Den Verlag Rommerskirchen als Herausgeber des "Journalist" verwickelte man in ein juristisches Scharmützel samt Gegendarstellungs-, Unterlassungsbegehren und schließlich einer Richtigstellung; den Autor Florian Ditges warf man auf einer Vorstandssitzung wegen angeblicher PR-Tätigkeiten kurzerhand aus dem Verein. Für den Vorstand um Thomas Leif ist Ditges' Pamphlet nämlich nicht nur sachlich falsch und journalistisch fragwürdig, sondern Teil einer Hetzkampagne des DJV.

" Wir haben mit dem Medienkodex, mit der Entwicklung, in dieser Form drei Jahre lang gearbeitet. Es gab ein klares Mitgliedervotum auf der Mitgliederversammlung und es ist auch ganz normal abgestimmt worden. Die Hauptkritik ist aus unserer Sicht, dass wir als die betroffene Organisation überhaupt nicht gehört worden sind. Das zweite ist, die Sachaussagen sind falsch in wesentlichen Teilen und der Beitrag hat einen diffamierenden Grundton. Und das dritte ist, insgesamt ist es eingebaut in eine negative Kampagne, die darauf hinzielt, dass dem DJV unser Medienkodex nicht gefällt."

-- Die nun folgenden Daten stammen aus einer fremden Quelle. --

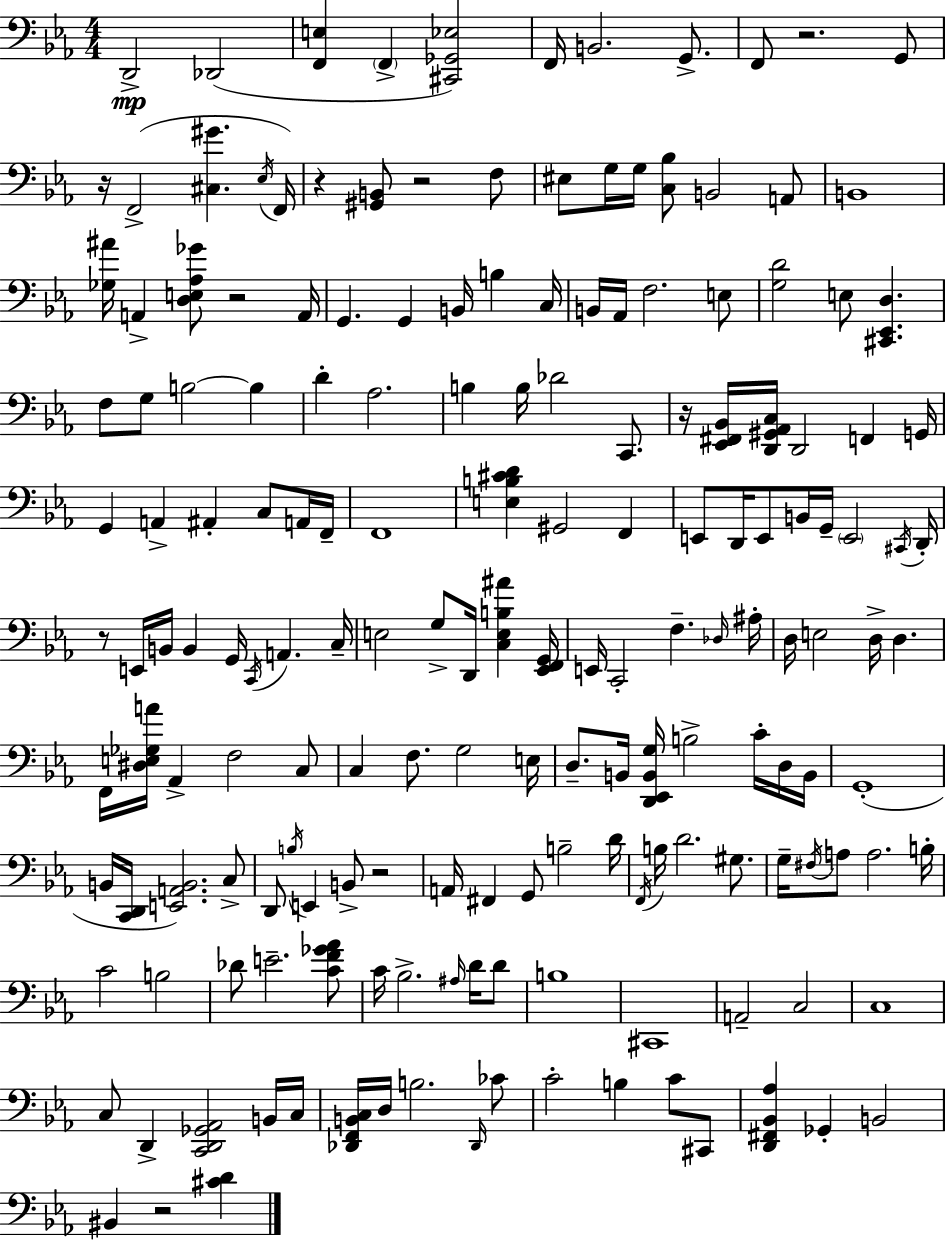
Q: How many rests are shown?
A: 9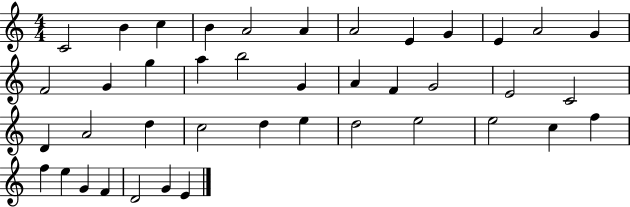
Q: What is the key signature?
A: C major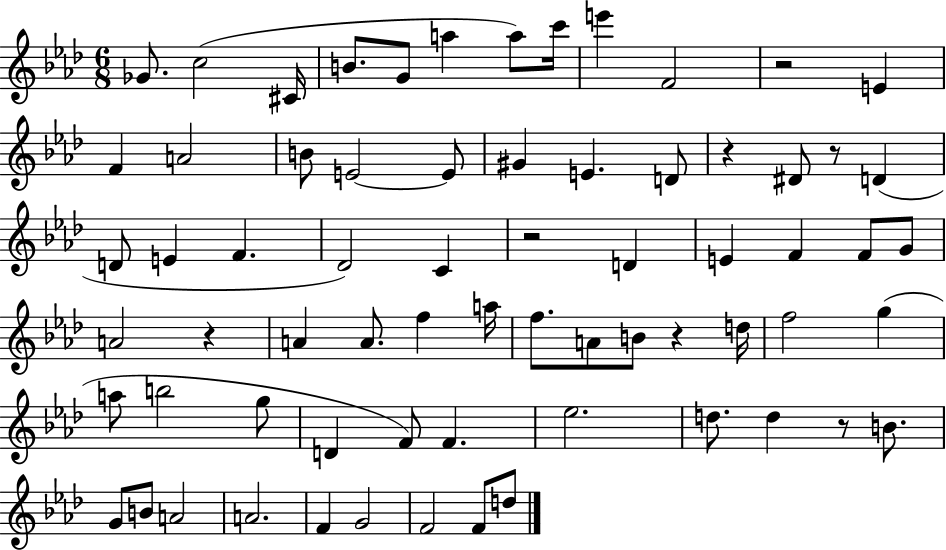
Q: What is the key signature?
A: AES major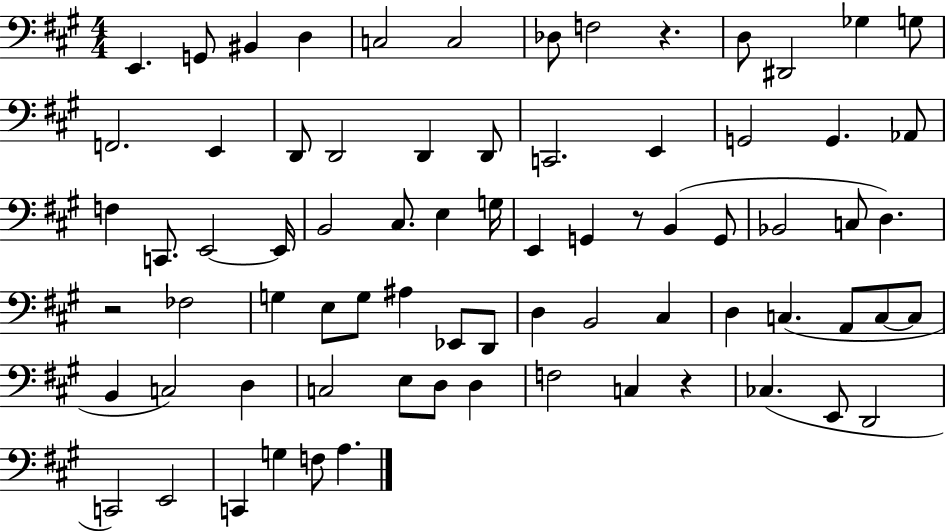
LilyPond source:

{
  \clef bass
  \numericTimeSignature
  \time 4/4
  \key a \major
  \repeat volta 2 { e,4. g,8 bis,4 d4 | c2 c2 | des8 f2 r4. | d8 dis,2 ges4 g8 | \break f,2. e,4 | d,8 d,2 d,4 d,8 | c,2. e,4 | g,2 g,4. aes,8 | \break f4 c,8. e,2~~ e,16 | b,2 cis8. e4 g16 | e,4 g,4 r8 b,4( g,8 | bes,2 c8 d4.) | \break r2 fes2 | g4 e8 g8 ais4 ees,8 d,8 | d4 b,2 cis4 | d4 c4.( a,8 c8~~ c8 | \break b,4 c2) d4 | c2 e8 d8 d4 | f2 c4 r4 | ces4.( e,8 d,2 | \break c,2) e,2 | c,4 g4 f8 a4. | } \bar "|."
}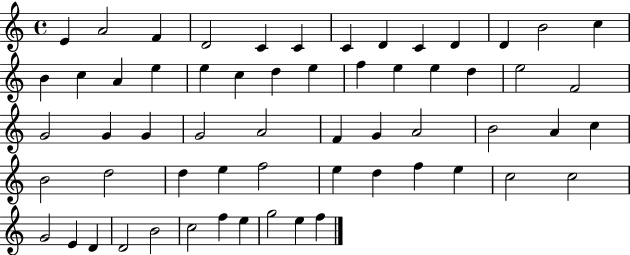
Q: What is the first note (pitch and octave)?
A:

Leif und weite Teile des zehnköpfigen Netzwerk-Vorstands sehen in Ditges offenbar eine Art Maulwurf des DJV, der sich unter falscher Flagge bei den Netzwerkern einschlich, um im Auftrag der Journalistengewerkschaft Stimmung gegen die lästige Konkurrenz mit ihrem ungeliebten Medienkodex zu machen. Als Beleg für seine These nennt der investigative Top-Journalist gegenüber dem Deutschlandfunk ein paar Screenshots von Ditges' Homepage, eine angebliche Vorstellung als PR-Journalist, die der Betroffene vehement bestreitet, sowie Ditges Aufnahmeantrag beim "Netzwerk Recherche", in dem er sich bitter über den DJV beklagt um, so glaubt Leif, den Netzwerkern eine glaubwürdige Eintritts-Legende zu liefern. Auf die Frage, warum Ditges und der DJV all dies tun, hat Leif eine überraschende Antwort:

" Mein Eindruck ist der: Der stellvertretende Vorsitzende des DJV hat mir gegenüber erklärt in einem ganz normalen Gespräch, das etwa 30 Prozent der DJV-Mitglieder PR-Leute und Pressesprecher sind. Ich glaube, den DJV hat geärgert, dass wir dieses Tabu, was im DJV nicht kritisch diskutiert wird, sondern ständig camoufliert wird, das haben wir aufgegriffen durch unseren Medienkodex. Ich glaube, der DJV und die Mitglieder müssen sich überlegen, ob so viele PR-Leute und Pressesprecher wirklich journalistische Interessen oder kommerzielle Interessen vertreten."

Volker Hummel, der Leif die Sache mit den 30 Prozent gesteckt haben soll, verweist die Zahl ins Reich der Märchen. Auf eine entsprechende Suggestivfrage Leifs will er geantwortet haben: "Ich habe die Zahl nicht im Kopf." Der Autor Florian Ditges sieht in den heftigen Reaktionen vor allem eines: dass er mit seiner Kritik voll ins Schwarze getroffen hat:

" Ich glaube, dass es dem "Netzwerk Recherche" eigentlich schwer fällt, dass sich da jemand hingesetzt hat und eigentlich das gemacht hat, was das "Netzwerk Recherche" seinen Mitgliedern abverlangt: nämlich einen Misstand aufzudecken, zu recherchieren, diesen Misstand zu publizieren und sich dann auch damit intensiv auseinanderzusetzen."